[Voci di quesiti spaziali]
__________

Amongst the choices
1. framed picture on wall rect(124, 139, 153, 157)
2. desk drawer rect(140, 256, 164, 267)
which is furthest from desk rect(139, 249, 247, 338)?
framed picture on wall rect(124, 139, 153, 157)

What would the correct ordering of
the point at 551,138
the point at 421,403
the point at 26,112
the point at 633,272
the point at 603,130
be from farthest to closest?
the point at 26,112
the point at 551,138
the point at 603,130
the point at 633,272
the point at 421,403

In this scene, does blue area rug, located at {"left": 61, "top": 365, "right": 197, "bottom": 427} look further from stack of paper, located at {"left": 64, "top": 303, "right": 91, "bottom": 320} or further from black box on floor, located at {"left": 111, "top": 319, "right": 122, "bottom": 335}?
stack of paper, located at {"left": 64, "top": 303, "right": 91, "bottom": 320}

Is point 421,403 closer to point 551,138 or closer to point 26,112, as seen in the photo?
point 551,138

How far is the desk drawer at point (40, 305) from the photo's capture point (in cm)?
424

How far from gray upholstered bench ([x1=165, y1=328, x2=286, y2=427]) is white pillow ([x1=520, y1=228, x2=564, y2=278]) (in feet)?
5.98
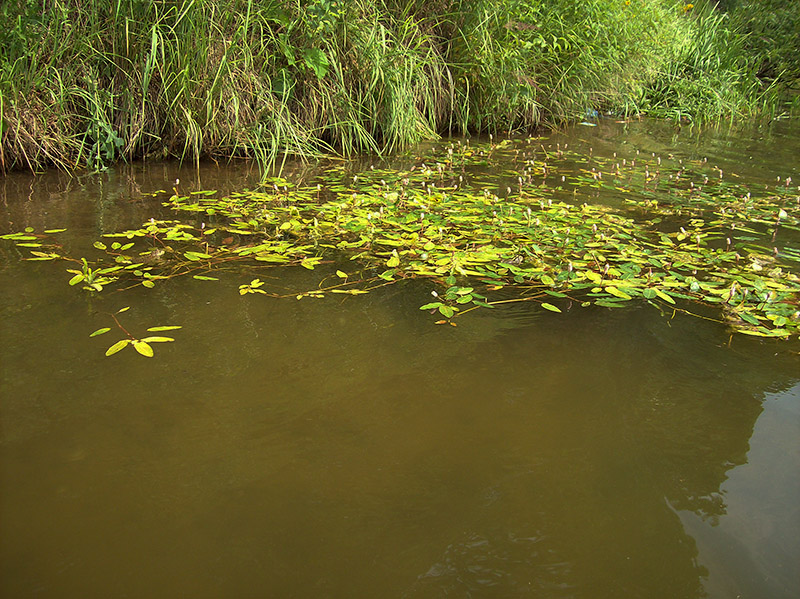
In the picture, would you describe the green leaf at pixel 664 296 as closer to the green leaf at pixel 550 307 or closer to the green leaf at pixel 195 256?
the green leaf at pixel 550 307

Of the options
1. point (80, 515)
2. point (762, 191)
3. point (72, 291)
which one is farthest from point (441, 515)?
point (762, 191)

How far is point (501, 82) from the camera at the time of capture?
5.00m

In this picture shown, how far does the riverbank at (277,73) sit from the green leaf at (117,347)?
7.45ft

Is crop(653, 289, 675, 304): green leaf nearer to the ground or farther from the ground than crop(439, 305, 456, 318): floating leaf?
farther from the ground

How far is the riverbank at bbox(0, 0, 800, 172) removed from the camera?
3531mm

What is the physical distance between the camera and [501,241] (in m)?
2.64

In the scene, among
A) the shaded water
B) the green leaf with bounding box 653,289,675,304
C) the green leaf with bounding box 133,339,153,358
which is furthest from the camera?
the green leaf with bounding box 653,289,675,304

__________

Cita testualmente l'intero elenco qui sopra, senza riportare le immagini nella risposta.

Amongst the choices
1. framed picture on wall rect(124, 139, 153, 157)
2. desk drawer rect(140, 256, 164, 267)
which is furthest from desk rect(139, 249, 247, 338)?
framed picture on wall rect(124, 139, 153, 157)

What would the correct ordering of
the point at 551,138
the point at 421,403
the point at 26,112
the point at 633,272
the point at 603,130
be from farthest to closest?
the point at 26,112
the point at 551,138
the point at 603,130
the point at 633,272
the point at 421,403

In this scene, does blue area rug, located at {"left": 61, "top": 365, "right": 197, "bottom": 427} look further from stack of paper, located at {"left": 64, "top": 303, "right": 91, "bottom": 320} or further from black box on floor, located at {"left": 111, "top": 319, "right": 122, "bottom": 335}?
stack of paper, located at {"left": 64, "top": 303, "right": 91, "bottom": 320}

Is point 421,403 closer to point 551,138 or closer to point 26,112, as seen in the photo?
point 551,138

How far is the desk drawer at point (40, 305) from the photo's capture point (in cm)?
424

How far from gray upholstered bench ([x1=165, y1=328, x2=286, y2=427]) is white pillow ([x1=520, y1=228, x2=564, y2=278]) (in feet)?
5.98
In the picture, would you describe the green leaf at pixel 664 296 as closer to the green leaf at pixel 550 307 or closer to the green leaf at pixel 195 256?
the green leaf at pixel 550 307

Of the options
1. point (80, 515)
2. point (762, 191)
3. point (72, 291)
which one is farthest from point (441, 515)?
point (762, 191)

How far is point (501, 82) from the camera at the time of capture?
5.00m

In this picture shown, how far does the riverbank at (277,73) sit from the green leaf at (117,347)?
7.45ft

Is crop(653, 289, 675, 304): green leaf nearer to the ground or farther from the ground than crop(439, 305, 456, 318): floating leaf?
farther from the ground

How far is the riverbank at bbox(0, 0, 800, 172) removed from the camera?
3531mm

What is the physical distance between the camera and [501,241] (in m)?
2.64

In the scene, among
A) the shaded water
B) the green leaf with bounding box 653,289,675,304
C) the green leaf with bounding box 133,339,153,358
which is furthest from the camera?
the green leaf with bounding box 653,289,675,304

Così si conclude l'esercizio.